A clustering ensemble based on a modified normalized mutual information metric

  • Authors:
  • Hamid Parvin;Behzad Maleki;Sajad Parvin

  • Affiliations:
  • Islamic Azad University, Iran;Islamic Azad University, Iran;Islamic Azad University, Iran

  • Venue:
  • AMT'12 Proceedings of the 8th international conference on Active Media Technology
  • Year:
  • 2012

Quantified Score

Hi-index 0.00

Visualization

Abstract

It has been proved that ensemble learning is a solid approach to reach more accurate, stable, robust, and novel results in all data mining tasks such as clustering, classification, regression and etc.
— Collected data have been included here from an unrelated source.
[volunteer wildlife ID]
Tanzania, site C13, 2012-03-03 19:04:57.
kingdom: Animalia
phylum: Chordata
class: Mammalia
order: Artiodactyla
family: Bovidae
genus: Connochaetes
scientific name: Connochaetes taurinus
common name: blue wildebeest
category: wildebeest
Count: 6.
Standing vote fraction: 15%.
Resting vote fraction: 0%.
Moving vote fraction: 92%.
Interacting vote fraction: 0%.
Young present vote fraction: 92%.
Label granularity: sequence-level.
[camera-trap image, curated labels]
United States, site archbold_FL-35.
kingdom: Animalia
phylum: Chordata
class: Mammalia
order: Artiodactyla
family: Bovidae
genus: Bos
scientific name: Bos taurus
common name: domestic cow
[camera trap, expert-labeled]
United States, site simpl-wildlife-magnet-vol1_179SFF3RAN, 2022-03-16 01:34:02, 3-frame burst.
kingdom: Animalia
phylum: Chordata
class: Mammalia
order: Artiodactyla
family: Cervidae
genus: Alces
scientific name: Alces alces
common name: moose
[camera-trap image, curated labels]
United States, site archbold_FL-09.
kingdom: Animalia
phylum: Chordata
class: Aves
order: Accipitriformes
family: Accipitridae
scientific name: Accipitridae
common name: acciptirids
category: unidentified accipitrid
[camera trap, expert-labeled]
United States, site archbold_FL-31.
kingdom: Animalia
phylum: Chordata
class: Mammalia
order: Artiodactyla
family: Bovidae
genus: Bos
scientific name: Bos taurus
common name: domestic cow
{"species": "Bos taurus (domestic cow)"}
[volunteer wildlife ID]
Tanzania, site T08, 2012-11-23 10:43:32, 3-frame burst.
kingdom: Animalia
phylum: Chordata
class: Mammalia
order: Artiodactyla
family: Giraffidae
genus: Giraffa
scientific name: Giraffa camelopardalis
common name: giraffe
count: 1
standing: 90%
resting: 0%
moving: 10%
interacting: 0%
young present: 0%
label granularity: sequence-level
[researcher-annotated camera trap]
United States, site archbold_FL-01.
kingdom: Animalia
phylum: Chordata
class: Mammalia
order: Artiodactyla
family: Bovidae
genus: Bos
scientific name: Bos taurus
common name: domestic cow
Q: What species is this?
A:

Clustering ensemble as a sub-field of ensemble learning is a general approach to improve the performance of clustering task. In this paper by defining a new criterion for clusters validation named Modified Normalized Mutual Information (MNMI), a clustering ensemble framework is proposed. In the framework first a large number of clusters are prepared and then some of them are selected for the final ensemble. The clusters which satisfy a threshold of the proposed metric are selected to participate in final clustering ensemble. For combining the chosen clusters, a co-association based consensus function is applied. Since the Evidence Accumulation Clustering (EAC) method can't derive the co-association matrix from a subset of clusters, Extended Evidence Accumulation Clustering (EEAC), is applied for constructing the co-association matrix from the subset of clusters. Employing this new cluster validation criterion, the obtained ensemble is evaluated on some well-known and standard datasets. The empirical studies show promising results for the ensemble obtained using the proposed criterion comparing with the ensemble obtained using the standard clusters validation criterion.